**TUGAS ANDA:**
Menurut teks bacaan, mengapa harimau sering dikenal sebagai kucing raksasa? Tolong jawab dalam satu kalimat.

Banyak perkara
di antara keduanya atau lebih yang memilki kesamaan atau kemiripan. Dan kemiripan
itu bisa terjadi pada satu titik atau pada beberapa titik. Sebagai contoh kecil
saja, antara kucing dan harimau, titik kemiripan keduanya bisa pada anatominya
yang sangat dekat sekali, hanya saja harimau itu bertubuh besar, sedangkan
kucing itu berukuran kecil. Dan harimau
itu sering dikenal sebagai kucing raksasa, karena kemiripan anatominya yang
sangat dekat, namun ia memiliki ukuran tubuhnya yang sangat besar.
Dalam istilah
arab kata “ kemiripan “ itu dikenal dengan kata “ tamstil atau tasybih “. Kedua
kata tersebut jika diterjemahkan ke dalam bahasa Indonesia berarti mirip atau
menyerupai. Padahal ada titik perbedaan antara tamstil dan tasybih yang sangat
berpengaruh terhadap makna sebuah ungkapan. Tamstil adalah kemiripan pada satu
ada beberapa hal saja, sedangkan tasybih adalah kemiripan pada banyak hal.
Perlu di ketahui
bahwa dua hal dikatakan mirip atau serupa tidaklah berkonsekuensi harus sama
dalam hal hakikatnya. Secara akal, kaidah ini tiada terbantahkan sama sekali. Seperti
contoh di atas, bahwa antara kucing dan harimau sangatlah mirip, namun hakikat
keduanya sangatlah berbeda adanya. Harimau adalah harimau sebagai seekor hewan
tersendiri, pula dengan kucing yang merupakan kucing sebagai spesies hewan
tersendiri.
Bahkan dalam satu
spesies yang dikatakan kembar atau sangat mirip sekali yang terkadang sangat
sulit sekali untuk dibedakan. Keduanya jelas memiliki hakikat yang berbeda. Dan
ini sangat diterima secara akal. Seperti, dua anak kakak beradik yang dikatakan
kembar, terkadang secara kasat mata keduanya sangat sulit terbedakan, namun
semua akal pasti akan menerima bahwa hakikat kakak bukanlah hakikat yang ada
pada adiknya. Keduanya adalah sebuah materi yang berbeda, meski secara kasat
mata terlihat kembar adanya.
Ada sebuah
anekdot yang pernah saya dengar dalam sebuah kajian. Singkat ceritanya ada
seorang guru yang mengatakan kepada murid-muridnya bahwa semua agama sama. Karena
semua agama mengajarkan kebaikan dan mengajak para penganutnya untuk menebar
kebaikan dan menjauhi semua bentuk kejahatan.
Semua muridnya
terdiam seribu membisu, sepertinya mereka setuju dan menerima kaidah yang
tuturkan oleh sang guru, karena secara akal dan empiris semua agama mengajarkan
kepada kebaikan. Namun apakah satu kemiripan ini bisa tersimpulkan darinya
bahwa semua agama bisa dikatakan sama ? inilah yang terbesit dalam hati salah
seorang murid. Hatinya tidak menerima terhadap kaidah yang disampaikan oleh
gurunya.

**DATA TERCATAT:**
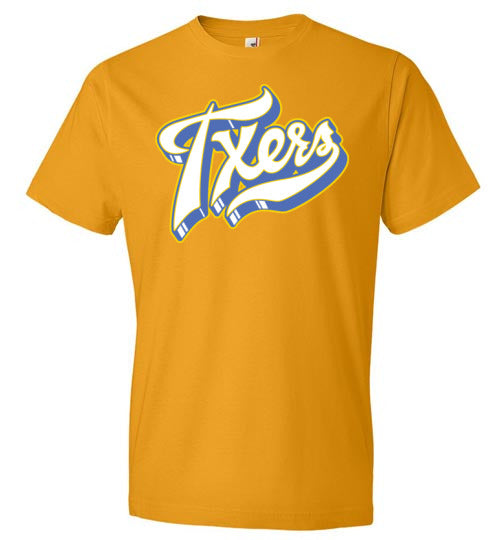 Txers - Nuggets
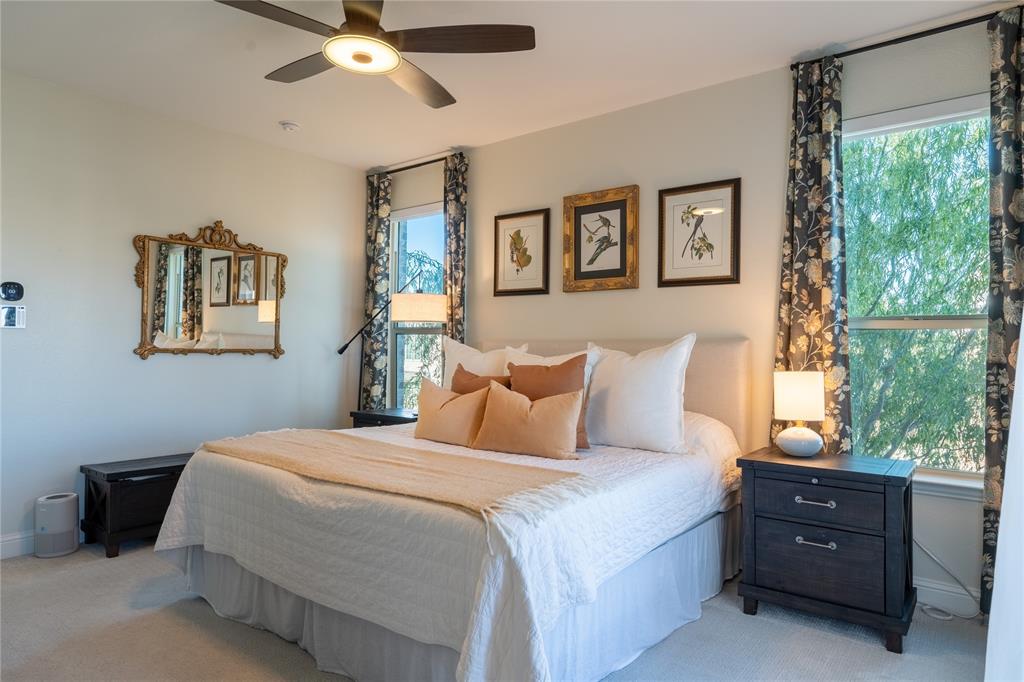 Station Ph 1 - Residential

**KOLOM JAWABAN:**
Karena anatominya sangat mirip dengan kucing, tetapi ukuran tubuhnya sangat besar.